INFORMATION SHOWN>
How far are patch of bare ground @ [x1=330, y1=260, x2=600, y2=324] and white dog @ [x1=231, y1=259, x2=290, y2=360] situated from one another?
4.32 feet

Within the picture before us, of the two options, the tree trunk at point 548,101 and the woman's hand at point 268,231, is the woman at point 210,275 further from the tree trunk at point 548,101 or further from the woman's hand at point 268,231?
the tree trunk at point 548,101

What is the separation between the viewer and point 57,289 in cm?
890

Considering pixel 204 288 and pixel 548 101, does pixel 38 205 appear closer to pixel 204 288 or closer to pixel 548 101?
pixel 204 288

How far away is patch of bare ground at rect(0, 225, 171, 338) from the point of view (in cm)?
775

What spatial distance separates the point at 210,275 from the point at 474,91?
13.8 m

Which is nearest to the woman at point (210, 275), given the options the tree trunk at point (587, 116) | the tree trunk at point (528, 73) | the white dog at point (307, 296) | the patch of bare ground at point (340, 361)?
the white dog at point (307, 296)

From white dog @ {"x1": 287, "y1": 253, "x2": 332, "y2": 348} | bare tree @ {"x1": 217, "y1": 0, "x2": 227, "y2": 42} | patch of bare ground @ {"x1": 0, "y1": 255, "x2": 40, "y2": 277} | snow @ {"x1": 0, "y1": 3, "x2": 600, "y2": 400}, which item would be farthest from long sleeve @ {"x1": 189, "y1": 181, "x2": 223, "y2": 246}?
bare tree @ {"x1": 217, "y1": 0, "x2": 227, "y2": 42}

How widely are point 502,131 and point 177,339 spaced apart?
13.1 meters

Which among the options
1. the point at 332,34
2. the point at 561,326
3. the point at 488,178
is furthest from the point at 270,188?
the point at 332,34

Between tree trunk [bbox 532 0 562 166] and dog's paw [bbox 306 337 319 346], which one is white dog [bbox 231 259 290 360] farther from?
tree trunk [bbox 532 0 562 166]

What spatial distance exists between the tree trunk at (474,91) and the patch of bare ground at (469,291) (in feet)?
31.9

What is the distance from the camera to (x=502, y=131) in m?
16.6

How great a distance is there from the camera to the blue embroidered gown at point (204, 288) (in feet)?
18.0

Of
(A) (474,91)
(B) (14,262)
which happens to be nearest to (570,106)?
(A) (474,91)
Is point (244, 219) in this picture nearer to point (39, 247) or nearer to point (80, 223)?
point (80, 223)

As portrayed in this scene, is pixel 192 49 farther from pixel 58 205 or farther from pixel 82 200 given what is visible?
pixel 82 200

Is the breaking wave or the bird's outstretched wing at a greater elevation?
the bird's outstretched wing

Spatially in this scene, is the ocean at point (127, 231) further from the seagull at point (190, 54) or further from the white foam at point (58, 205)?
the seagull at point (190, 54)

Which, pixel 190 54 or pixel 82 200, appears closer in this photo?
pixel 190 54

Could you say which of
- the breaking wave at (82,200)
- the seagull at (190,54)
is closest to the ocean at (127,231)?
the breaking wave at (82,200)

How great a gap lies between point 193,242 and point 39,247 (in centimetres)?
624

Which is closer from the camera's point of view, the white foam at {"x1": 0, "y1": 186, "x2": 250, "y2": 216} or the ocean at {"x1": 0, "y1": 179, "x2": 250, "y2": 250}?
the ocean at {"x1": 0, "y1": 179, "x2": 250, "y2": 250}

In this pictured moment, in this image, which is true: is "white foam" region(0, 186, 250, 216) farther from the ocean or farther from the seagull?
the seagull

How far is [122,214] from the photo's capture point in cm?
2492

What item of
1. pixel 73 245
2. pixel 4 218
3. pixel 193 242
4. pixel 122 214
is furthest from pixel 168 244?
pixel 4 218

SET TASK> Can you put the lines of the material above, from the line containing "Which is closer" through the end of the material, into a Markdown table with a Number column and an Entry column, leaving out blank lines?

RESPONSE TO THE EXERCISE>
| Number | Entry |
|---|---|
| 1 | Which is closer from the camera's point of view, the white foam at {"x1": 0, "y1": 186, "x2": 250, "y2": 216} or the ocean at {"x1": 0, "y1": 179, "x2": 250, "y2": 250}? |
| 2 | the ocean at {"x1": 0, "y1": 179, "x2": 250, "y2": 250} |
| 3 | In this pictured moment, in this image, which is true: is "white foam" region(0, 186, 250, 216) farther from the ocean or farther from the seagull? |
| 4 | the seagull |
| 5 | How far is [122,214] from the photo's capture point in cm? |
| 6 | 2492 |
| 7 | What item of |
| 8 | 1. pixel 73 245 |
| 9 | 2. pixel 4 218 |
| 10 | 3. pixel 193 242 |
| 11 | 4. pixel 122 214 |
| 12 | is furthest from pixel 168 244? |
| 13 | pixel 4 218 |